Three sources of sound ${S_1}$ ​, ${S_2}$ ​ and ${S_3}$ ​ of equal intensity are placed in a straight line with ${S_1}{S_2} = {S_2}{S_3}$ ​(figure). At a point P, far away from the sources, the wave coming from ${S_2}$ ​ is $120^\circ$ ahead in phase of that from ${S_1}$ ​. Also, the wave combining form ${S_3}$ ​ is $120^\circ$ ahead of that from ${S_2}$ ​. What would be the resultant intensity of sound at P?

Answer 1

Hint Since the sources have equal intensity, they will have the same amplitude. So we need to calculate the phase of the different sources relative to ${S_2}$ and add the vectors of amplitude from these 3 sources at P to get the answer.
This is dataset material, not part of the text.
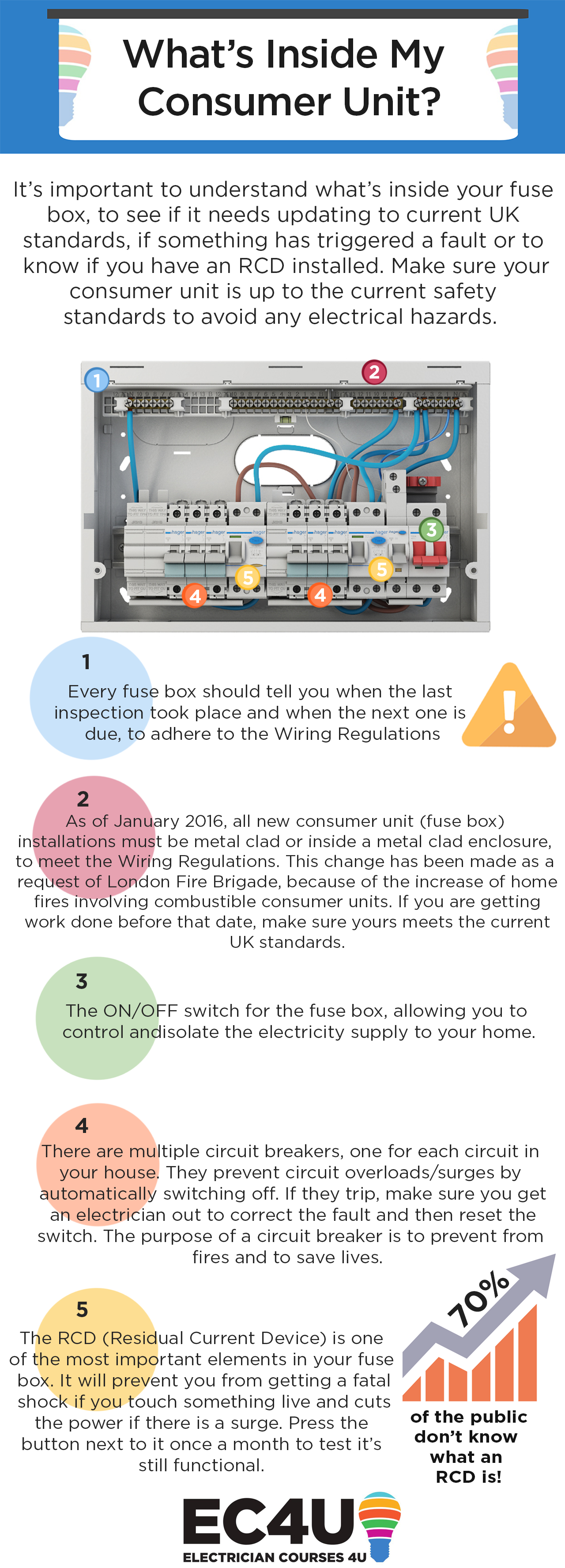 What To Expect From Your Registered Local Electrician Electrical Testing House Wiring Circuits Please Feel Free Share Our Whats Inside My Consumer Unit Infographic On Website By Simply Copying And Pasting The Embed Code Below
Complete step by step answer
We’ve been given that the three sources of sound have the same intensity so we know that they will have the same amplitude. At far away from the 3 sources, we’ve been given that the wave coming from ${S_2}$ ​ is $120^\circ$ ahead in phase of that from ${S_1}$ ​. Also, the wave combining form ${S_3}$ ​ is $120^\circ$ ahead of that from ${S_2}$.
Let us assume the amplitude of all the three waves as $A$ and the phase angle of ${S_2}$ as $\theta$. Since the wave coming from ${S_2}$ ​ is $120^\circ$ ahead in phase of that from ${S_1}$ ​ the phase angle of ${S_1}$ will be $\theta - 120^\circ$. Similarly, since the wave combing from ${S_3}$ ​ is $120^\circ$ ahead of that from ${S_2}$, the phase angle of ${S_3}$ will be $\theta + 120^\circ$
Then at point P, the amplitudes will be in the following form

The amplitudes of the resultant vector due to these 3 vectors will cancel each other out in the following way. Let us take the amplitudes of all the 3 vectors in the direction of ${S_1}$ and in the direction perpendicular to ${S_1}$.
In the direction of ${S_1}$, the vector components of the amplitude will be
$A + A\cos 120^\circ + A\cos 240^\circ = A + A\left( {\dfrac{{ - 1}}{2}} \right) + A\left( {\dfrac{{ - 1}}{2}} \right)$
Which is equal to,
$= A - 2\left( {\dfrac{A}{2}} \right) = 0$
Similarly, in the direction perpendicular to ${S_1}$, the vector components of the amplitude will be
$\begin{gathered} = A\cos (120^\circ - 90^\circ ) + A\cos (240^\circ - 90^\circ ) \\\ = A\cos (30^\circ ) + A\cos (120^\circ ) \\\ \end{gathered}$
Substituting the proper values, we get
$\begin{gathered} = A\left( {\dfrac{1}{2}} \right) + A\left( { - \dfrac{1}{2}} \right) \\\ = 0 \\\ \end{gathered}$
Since the amplitude at point P is 0 in the direction parallel and perpendicular to ${S_1}$ the net amplitude of all the three sound waves combined is 0 and hence the intensity of the sound will be 0.

Note
In this question, the trick is to realize that the resultant sound intensity at P depends on the amplitude of the combination of all the 3 waves at point P which we calculated as 0 so the intensity is also 0 as the intensity of the sound wave is $\propto |A{|^2}$. The vector addition of 3 vectors that are oriented at an angle of $120^\circ$ to each other and have the same amplitude will be zero.